Comment 4: It would also be nice to see the data on apoptosis, because they could give the information on the selective pressure exerted by the drugs on HUVECs,

Our answer: Regulation of apoptosis by sunitinib, sorafenbib, or axitinib has already been documented. Sunitinib resistance is also shown to reduce apoptosis in renal cancer cell lines (Meng et al. Dysregulation of the Sirt5/IDH2 axis contributes to sunitinib resistance in human renal cancer cells. FEBS Open Bio. 2021;11:921-931). However, to our knowledge, data concerning apoptosis of TKI-resistant endothelial cells have not been published yet. We also did not investigate apoptosis in our experiments and, therefore, cannot comment on whether there might be selective pressure during the sequential switch. An elegant study done on T-cells has presented evidence that sunitinib, sorafenib, and axitinib all induce apoptosis, however by different mechanisms, with unique features of axitinib, when compared to sunitinib and sorafenib (Stehle et al. Reduced immunosuppressive properties of axitinib in comparison with other tyrosine kinase inhibitors. J Biol Chem. 2013;288:16334-16347.). Respective data for endothelial cells are not available. Whether this mechanistic difference provides an advantage of axitinib over sorafenib in terms of apoptosis induction remains, therefore, purely speculative.
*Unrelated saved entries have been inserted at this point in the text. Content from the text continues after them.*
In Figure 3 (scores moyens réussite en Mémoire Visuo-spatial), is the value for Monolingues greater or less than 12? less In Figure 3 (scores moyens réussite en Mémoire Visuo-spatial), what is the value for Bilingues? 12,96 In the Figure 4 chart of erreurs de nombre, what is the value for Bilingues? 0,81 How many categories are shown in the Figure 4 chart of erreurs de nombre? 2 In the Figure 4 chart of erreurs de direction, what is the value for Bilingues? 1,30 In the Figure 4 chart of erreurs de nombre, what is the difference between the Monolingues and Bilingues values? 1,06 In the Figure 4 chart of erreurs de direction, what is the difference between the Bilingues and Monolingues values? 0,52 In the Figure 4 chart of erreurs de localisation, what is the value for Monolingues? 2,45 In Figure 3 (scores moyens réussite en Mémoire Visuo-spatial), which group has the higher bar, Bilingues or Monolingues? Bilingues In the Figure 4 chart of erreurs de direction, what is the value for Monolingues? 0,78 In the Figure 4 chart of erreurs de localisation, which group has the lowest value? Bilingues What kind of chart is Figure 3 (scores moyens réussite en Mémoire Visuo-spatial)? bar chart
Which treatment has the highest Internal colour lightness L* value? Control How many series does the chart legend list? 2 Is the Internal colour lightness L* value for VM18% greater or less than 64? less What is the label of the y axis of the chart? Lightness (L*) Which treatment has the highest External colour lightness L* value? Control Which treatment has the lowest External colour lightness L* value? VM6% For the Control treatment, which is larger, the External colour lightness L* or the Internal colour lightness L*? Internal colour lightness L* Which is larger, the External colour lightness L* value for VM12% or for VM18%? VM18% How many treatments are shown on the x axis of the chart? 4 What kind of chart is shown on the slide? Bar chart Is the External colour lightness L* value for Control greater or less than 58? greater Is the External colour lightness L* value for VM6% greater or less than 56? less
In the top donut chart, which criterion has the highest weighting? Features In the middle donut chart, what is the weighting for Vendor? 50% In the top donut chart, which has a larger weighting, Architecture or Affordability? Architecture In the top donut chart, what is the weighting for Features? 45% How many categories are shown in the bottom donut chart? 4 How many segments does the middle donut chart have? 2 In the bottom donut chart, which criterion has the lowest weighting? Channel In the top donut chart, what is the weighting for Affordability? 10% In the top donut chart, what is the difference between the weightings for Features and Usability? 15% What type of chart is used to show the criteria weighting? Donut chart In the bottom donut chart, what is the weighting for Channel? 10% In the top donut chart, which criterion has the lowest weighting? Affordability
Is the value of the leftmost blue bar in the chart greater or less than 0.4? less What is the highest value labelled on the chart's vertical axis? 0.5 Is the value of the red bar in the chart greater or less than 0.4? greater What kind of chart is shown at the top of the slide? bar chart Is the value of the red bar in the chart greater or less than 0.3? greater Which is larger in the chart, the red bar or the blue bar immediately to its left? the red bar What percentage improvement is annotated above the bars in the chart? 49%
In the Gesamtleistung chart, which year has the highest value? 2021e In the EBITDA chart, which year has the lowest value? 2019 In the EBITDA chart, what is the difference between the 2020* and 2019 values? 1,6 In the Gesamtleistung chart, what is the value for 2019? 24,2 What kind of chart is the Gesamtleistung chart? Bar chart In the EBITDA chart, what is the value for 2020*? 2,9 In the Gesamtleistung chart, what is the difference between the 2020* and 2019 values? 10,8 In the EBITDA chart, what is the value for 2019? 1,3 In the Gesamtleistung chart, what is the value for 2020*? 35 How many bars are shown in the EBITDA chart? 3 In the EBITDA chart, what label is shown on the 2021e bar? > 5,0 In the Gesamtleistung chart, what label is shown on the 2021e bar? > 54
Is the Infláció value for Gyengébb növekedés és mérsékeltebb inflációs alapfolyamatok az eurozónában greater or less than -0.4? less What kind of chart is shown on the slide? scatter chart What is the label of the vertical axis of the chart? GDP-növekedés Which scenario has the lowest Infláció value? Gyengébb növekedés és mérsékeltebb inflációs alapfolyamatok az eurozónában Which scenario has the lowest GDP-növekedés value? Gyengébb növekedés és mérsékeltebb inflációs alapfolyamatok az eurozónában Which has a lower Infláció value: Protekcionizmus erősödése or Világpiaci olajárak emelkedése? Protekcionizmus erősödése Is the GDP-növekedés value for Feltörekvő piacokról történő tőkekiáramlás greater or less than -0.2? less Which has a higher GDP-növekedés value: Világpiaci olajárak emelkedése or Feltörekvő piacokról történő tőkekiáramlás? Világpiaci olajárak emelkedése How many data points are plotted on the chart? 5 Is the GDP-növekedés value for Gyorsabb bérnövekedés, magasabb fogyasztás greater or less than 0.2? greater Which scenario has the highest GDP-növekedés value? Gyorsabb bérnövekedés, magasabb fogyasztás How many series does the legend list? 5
To address this aspect, we have included in the last paragraph of the discussion in regard to limitations of the present investigation (line 449): “We also did not investigate apoptosis in our experiments and, therefore, cannot judge whether selective apoptotic pressure may have played a role in the effectiveness of sunitinib, sorafenib, and axitinib. A study employing T-cells has shown that all three drugs induce apoptosis, however by different mechanisms with unique features of axitinib, when compared to sunitinib and sorafenib [37]. Respective data in regard to endothelial cells are not available. Whether this mechanistic difference may provide an advantage of axitinib over sorafenib in terms of apoptosis induction therefore remains a prospective area of investigation.”

 

 

 

Author Response File: Author Response.docx

Round 2

Reviewer 1 Report

Please correct the quotation marks from Line 158 to 159  „WimTube Image
Analysis“ to  "WimTube Image Analysis"

Author Response

 „WimTube Image Analysis“ reads now  "WimTube Image Analysis".

Reviewer 2 Report

I have no more comments

Author Response

We are thankful that the referee is satisfied by the corrections made.